■ **Exercise description**
Copy out the piece on buying a bike for a child word for word, from its first sentence through its last.

Segment Start: Passage to read

If you’re buying a bike for a child, then you’re probably wondering where the best place is to buy one from. A new bike day is such a memorable occasion for a child – whether it’s a birthday, start of the school holidays or just because they’ve grown. And you certainly want to make sure you buy the best bike possible, at the best possible price. Buy wisely and you’ll be giving a bike that brings so much joy all year round. Get it wrong, and there could be tears by this time next week (Read this post about what happens if you buy a really cheap kids bike).
This year, it’s slightly more complicated when it comes to buying a kids bike, as there is such little stock left in the shops after the huge surge in cycling during Lockdown 1.0. Don’t expect to get any huge discounts on kids bikes in the sales this year, and be prepared to shop around to find retailers that have quality kids bikes in stock. Our advice is to buy or rent early to avoid disappointment.
Take a moment to GRAB YOUR FREE KIDS BIKE BUYING CHECKLIST which will help you record all the information you need to find the perfect bike for your child.

Segment End: Passage to read
Segment Start: Dataset section

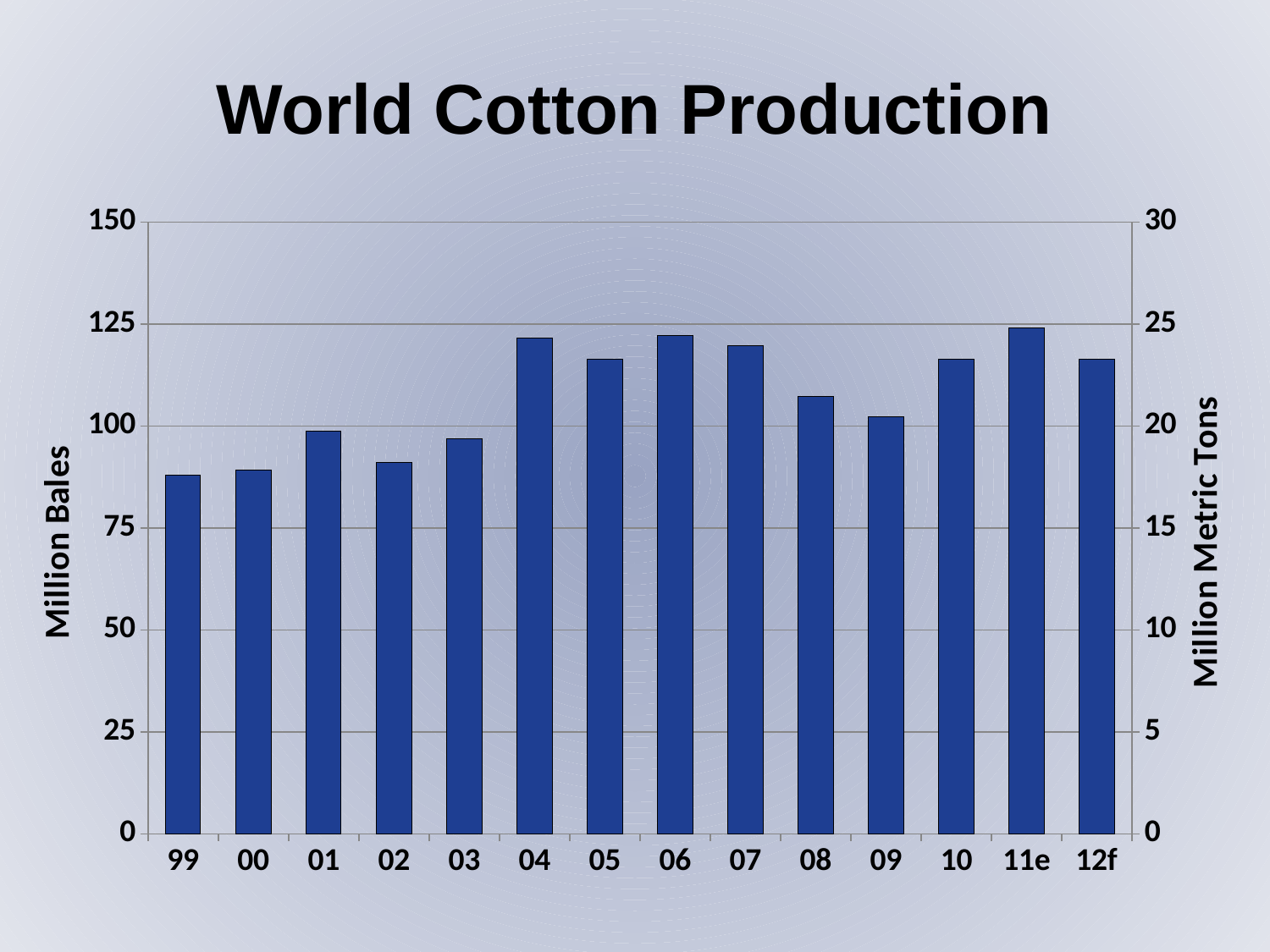
Do the values rise or fall from 99 to 04? rise Is the value for 08 greater or less than 125 million bales? less Is the value for 99 greater or less than 100 million bales? less Is the value for 04 greater or less than 100 million bales? greater Which is larger, the value for 08 or the value for 09? 08 What kind of chart is shown on the slide? bar chart Which is larger, the value for 04 or the value for 99? 04 How many years (categories) are plotted on the x axis? 14 Which year has the highest world cotton production? 11e What is the label of the left vertical axis? Million Bales What is the label of the right vertical axis? Million Metric Tons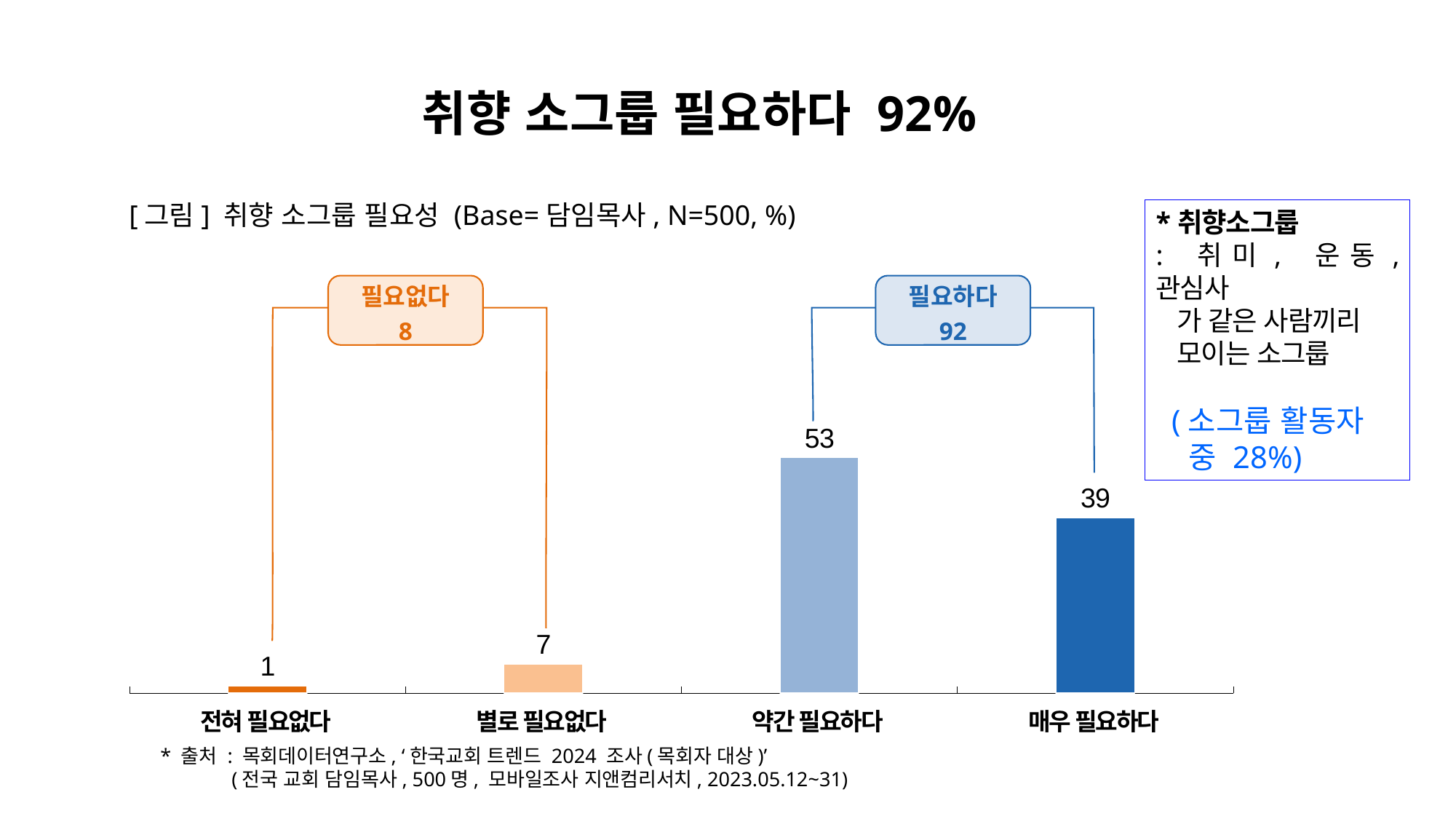
What is the difference between the values for 약간 필요하다 and 매우 필요하다? 14 What is the value for 매우 필요하다? 39 Which category has the highest value? 약간 필요하다 What kind of chart is shown on the slide? bar chart What combined value is shown in the 필요하다 box above the chart? 92 How many categories are shown on the x axis? 4 Which is larger, the value for 별로 필요없다 or the value for 매우 필요하다? 매우 필요하다 Which category has the lowest value? 전혀 필요없다 What is the value for 약간 필요하다? 53 What combined value is shown in the 필요없다 box above the chart? 8 What is the value for 전혀 필요없다? 1 What is the value for 별로 필요없다? 7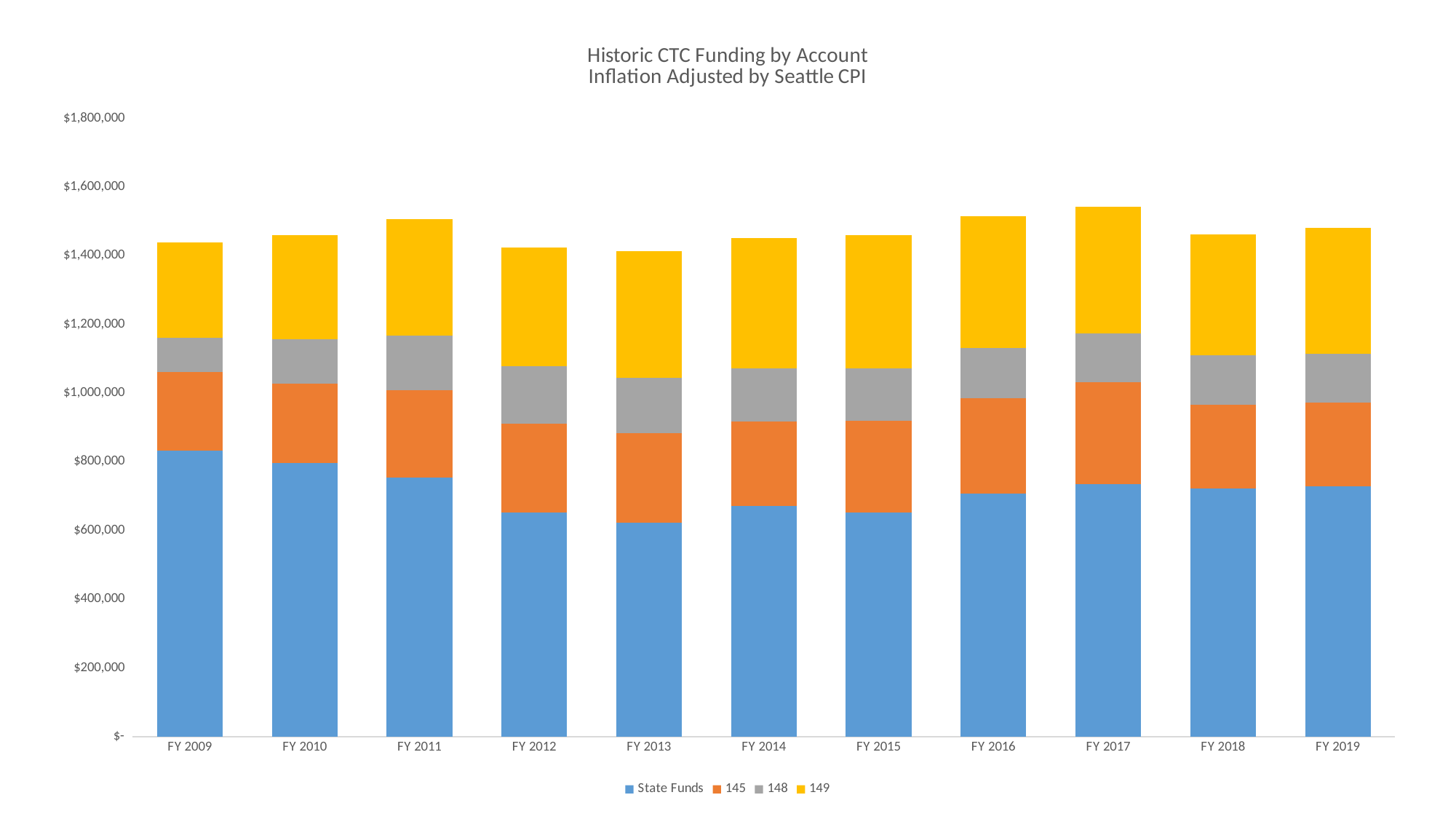
Which fiscal year has the largest State Funds segment? FY 2009 Is the State Funds value for FY 2009 greater or less than $800,000? greater Is the total stacked bar for FY 2017 greater or less than $1,400,000? greater What kind of chart is shown on the slide? Stacked bar chart How many fiscal years are shown on the x axis? 11 Which fiscal year has the smallest State Funds segment? FY 2013 Which series is shown in yellow in the legend? 149 Does the State Funds segment rise or fall from FY 2009 to FY 2013? Fall How many series does the legend list? 4 Which is larger, the State Funds segment for FY 2009 or for FY 2013? FY 2009 Which fiscal year has the tallest total stacked bar? FY 2017 Is the State Funds value for FY 2013 greater or less than $800,000? less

Segment End: Dataset section

■ **Response**
If you’re buying a bike for a child, then you’re probably wondering where the best place is to buy one from. A new bike day is such a memorable occasion for a child – whether it’s a birthday, start of the school holidays or just because they’ve grown. And you certainly want to make sure you buy the best bike possible, at the best possible price. Buy wisely and you’ll be giving a bike that brings so much joy all year round. Get it wrong, and there could be tears by this time next week (Read this post about what happens if you buy a really cheap kids bike).
This year, it’s slightly more complicated when it comes to buying a kids bike, as there is such little stock left in the shops after the huge surge in cycling during Lockdown 1.0. Don’t expect to get any huge discounts on kids bikes in the sales this year, and be prepared to shop around to find retailers that have quality kids bikes in stock. Our advice is to buy or rent early to avoid disappointment.
Take a moment to GRAB YOUR FREE KIDS BIKE BUYING CHECKLIST which will help you record all the information you need to find the perfect bike for your child.